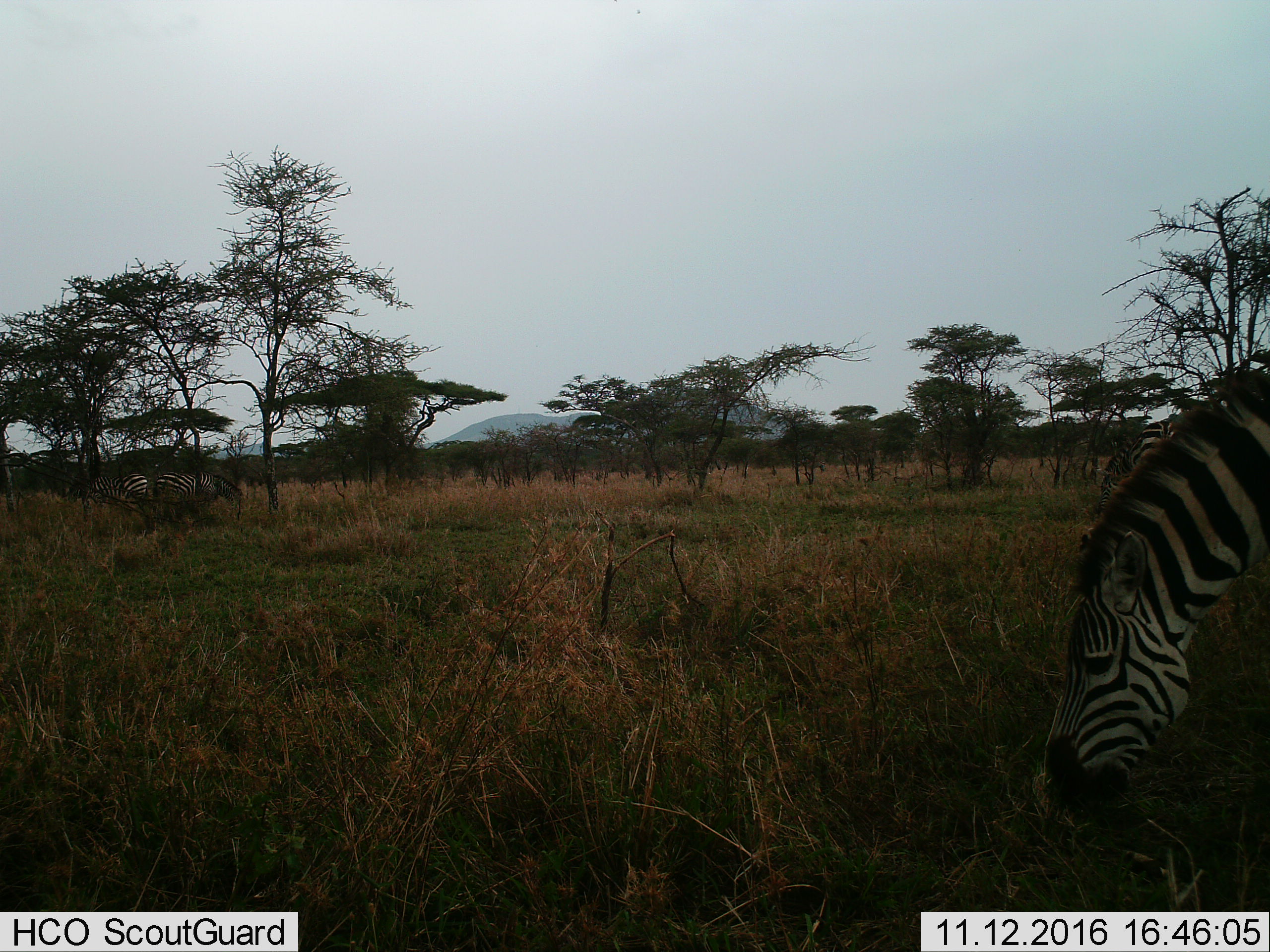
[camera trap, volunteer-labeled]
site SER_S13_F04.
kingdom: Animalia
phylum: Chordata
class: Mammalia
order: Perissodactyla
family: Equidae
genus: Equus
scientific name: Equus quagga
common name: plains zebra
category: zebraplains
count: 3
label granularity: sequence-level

--

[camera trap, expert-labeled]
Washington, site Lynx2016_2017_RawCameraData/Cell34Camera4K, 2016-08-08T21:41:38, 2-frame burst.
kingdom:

**What you are asked to do**
Repeat, character for character, the lines of the material above from the line with "[camera trap, volunteer-labeled]" through the line with "label granularity: sequence-level".

**Your response**
[camera trap, volunteer-labeled]
site SER_S13_F04.
kingdom: Animalia
phylum: Chordata
class: Mammalia
order: Perissodactyla
family: Equidae
genus: Equus
scientific name: Equus quagga
common name: plains zebra
category: zebraplains
count: 3
label granularity: sequence-level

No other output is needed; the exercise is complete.